La parola è l’emozione della vita che dice sé stessa, e la mia, quando ho iniziato queste scritture, stava subendo un pesante lutto. Emozionalmente luttuoso, quindi, mi è stato anche il verbo (io sono) e la parola: vita. Durante il lutto (se sopito, lo direi da poco) non riuscivo a barrierare le emozioni di dolore che travasavo nelle lettere. Non potevo farne a meno anche quando me ne rendevo conto. Leggendole nell’immediato, a me pareva tutto chiaro e ovvio: persino banale. Rileggendole anche anni dopo, invece, rilevavo un disastroso frastornamento di pensieri. Lo stesso, direi, che colpisce chi ascolta più voci contemporaneamente. Fatto sta, che, sopite le emozioni (in ogni caso reggevano il vissuto dell’epoca) non capivo più quanto mi avevano dettato. Oltre che “sordo” perché non più capace di sentire, quindi, ho temuto di poter tornare ad essere “muto” perché non più capace di parola. Non vi dico il panico! Dico soltanto che un po’ alla volta l’ho superato, traendo discernimento da quel dolore: e la facoltà di verbo e di parola è tornata ad essere la mia. Comunque raggiunte le “placide acque”, ora vedo certe lettere come certe case: demolirle sarebbe più semplice che ristrutturarle; e se le vedo come campi che pure ho arato, mi vedo anche come il seminatore che non sa più distinguere il grano dal loglio, e che è solo per questo che non si arrende alla cenere.
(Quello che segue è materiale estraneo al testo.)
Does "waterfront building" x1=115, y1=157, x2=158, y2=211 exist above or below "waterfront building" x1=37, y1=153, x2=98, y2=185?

ps. Ho suscitato la domanda una ventina di anni fa. Non credo di essere migliorato, quindi, lascio “ai posteri l’ardua sentenza.” Mi si chiederà: perchè dirsi Finocchio quando la Cultura in Lgbt sta facendo così tanto per farci riconoscere come gay? Mi rispondo: perché, per quanto si dia da fare, solo i forbiti ci pensano così: gli altri, no; ed io, ho preso l’abitudine di prendere “il toro per le corna.”